**READING PASSAGE**.
=== Begin Enclosure ===
National Geographic - Great Migrations 2010
Catch a glimpse of Christmas Island's stunning red crabs in their epic annual migration.
A National Geographic wildlife crew has captured the heroic mating ritual - and also the rare survival and return of more than a million tiny baby crabs.More information can be found at the Great Migrations website.
Transcript - Red crab marathon
Millions of generations have engineered these crabs for life on land, but their young must hatch in the ocean.
It's a brutal, month long migration, upto five miles - an ultra marathon for a crab. The cruel sun makes its appearance, threatening them with dehydration and they face a gauntlet of roads, crisscrossing the island.
They stop only to nourish themselves, wherever and however they can.
For those who have made it this far, a more horrible fate awaits. Yellow crazy ants. Aliens accidentally introduced by cargo ships. Now, super-colonies of billions terrorise the migrating crabs. The ants attack, spraying acid into their mouths and eyes, blinding them, leaving them helpless. In the 1990s the crazy ants slashed the crab population by a third, from 80 million to 50 million.
Beyond the ants lies a dizzying descent. 40 feet, straight down to the beach. Now the males face the waters of their birth. They dip into the ocean to restore their bodies with salts and moisture.
Transcript - Crab dance
On Christmas Island, a different kind of homecoming preparation has begun. The males, though exhausted by their long pilgrimage, are readying snug burrows before the demanding females arrive, in search of nursery ready homes.
Having dipped in the ocean to renew themselves, the bright red would be mothers seek out the males. Once entwined, the tangle may last half an hour.
When she's ready, the female disengages and descends into her den. The male, duty done, begins the long trek back to the forest.
But for the female, the odyssey has just begun.
In darkness, she produces upto one hundred thousand glistening eggs and broods them for 12 or 13 days, waiting for the cue that drives her entire migration - the waning moon and the resulting mild tides.
Eggs stowed in abdominal sacs, the females make a clattering dash to the sea. Here, on the moonlit beaches of their own birth, they brace themselves at the waters edge and release their offspring, in an antic dance born of instinct and desperation.
Transcript - Millions of crab babies
Over the next three weeks, the red crab eggs will drift in the perilous nursery of the Indian Ocean and morph into larvae. Most years the larvae never make it home, swept away by ocean currents or devoured by fish.
But once or twice every decade, a confluence of mild weather and scarce predators gives birth to a moving miracle.
=== End Enclosure ===
**BRIEF 1**. Retype the part of the red crab text starting at "When she's ready, the" and ending at "resulting mild tides.".
**BRIEF 2**. List the titles of all the transcripts in the red crab text.
**BRIEF 3**. Carry on the red crab text from its last sentence.
The records that follow are separate material and have nothing to do with the red crab text.

**GIVEN INFORMATION**.
=== Begin Enclosure ===
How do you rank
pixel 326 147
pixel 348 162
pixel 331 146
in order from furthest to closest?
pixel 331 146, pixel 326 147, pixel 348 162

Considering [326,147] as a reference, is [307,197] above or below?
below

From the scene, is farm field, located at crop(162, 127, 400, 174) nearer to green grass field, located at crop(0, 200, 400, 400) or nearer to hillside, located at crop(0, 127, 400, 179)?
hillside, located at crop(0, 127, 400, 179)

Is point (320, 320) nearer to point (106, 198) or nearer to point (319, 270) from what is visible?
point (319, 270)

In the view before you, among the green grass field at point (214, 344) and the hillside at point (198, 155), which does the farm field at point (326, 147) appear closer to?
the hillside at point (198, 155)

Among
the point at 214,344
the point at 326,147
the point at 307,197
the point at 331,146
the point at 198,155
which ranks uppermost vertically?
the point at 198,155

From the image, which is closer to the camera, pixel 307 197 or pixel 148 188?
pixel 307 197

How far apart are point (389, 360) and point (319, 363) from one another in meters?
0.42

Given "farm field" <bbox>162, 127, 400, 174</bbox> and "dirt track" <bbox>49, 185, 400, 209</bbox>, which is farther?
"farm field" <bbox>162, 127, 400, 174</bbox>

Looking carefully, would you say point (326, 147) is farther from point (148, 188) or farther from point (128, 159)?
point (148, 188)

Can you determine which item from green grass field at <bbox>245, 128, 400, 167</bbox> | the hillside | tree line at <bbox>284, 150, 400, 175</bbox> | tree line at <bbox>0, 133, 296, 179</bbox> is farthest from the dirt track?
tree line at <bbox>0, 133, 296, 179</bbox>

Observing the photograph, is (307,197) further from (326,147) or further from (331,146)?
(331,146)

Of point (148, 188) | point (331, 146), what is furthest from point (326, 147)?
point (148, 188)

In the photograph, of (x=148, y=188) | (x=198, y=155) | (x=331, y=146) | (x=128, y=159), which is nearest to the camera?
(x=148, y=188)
=== End Enclosure ===
**EXERCISE OUTPUT 1**.
When she's ready, the female disengages and descends into her den. The male, duty done, begins the long trek back to the forest.
But for the female, the odyssey has just begun.
In darkness, she produces upto one hundred thousand glistening eggs and broods them for 12 or 13 days, waiting for the cue that drives her entire migration - the waning moon and the resulting mild tides.

**EXERCISE OUTPUT 2**.
Red crab marathon
Crab dance
Millions of crab babies

**EXERCISE OUTPUT 3**.
By the millions, they pour over the beaches of their birth like a living pink tide. They shed their larval casing, becoming air breathers and retrace their parents' torturous course guided only by instincts encoded deep in their DNA.
From this moment on, they are migrants, compelled to move no matter what.
The merciless yellow crazy ants take a terrible toll. But by sheer force of numbers and the inexorable will of their genes, they prevail.
Transcript - Moonlit crabs
This is the third night that we've been up all night, shooting crabs, so these guys are really tired. The crew, I bet the crabs are tired too.
This turns out to have been a huge spot, you know, the first time we came out here to shoot it never rained, it was the dry season the whole time which led to a really important part of the story but it wasn't what we had originally expected which happens all the time in this kind of film-making. But here we are in night three and there are still crabs - the whole island is going off on this spot and when the rains finally did come this whole beach has been going. This region of the island has just been flooded with crabs.
Alright, we have a picture. Beautiful. It is nice how that light is mimicking the feel of the moonlight. A bright moon I might add.
What we're trying to get is a close-up of the small legs they have inside the area where they store the eggs, that pushes out the eggs, to disperse them into the water.
And you'd think with all these crabs that it would be an easy shot to get, but it's actually really tough. You know, we're shooting at night, with a lot of light and shadow and you need the crab at a particular angle to really expose this really cool biological feature, so despite a lot of crabs it's really hard for Mark to find the perfect crab at the perfect angle with the perfect light.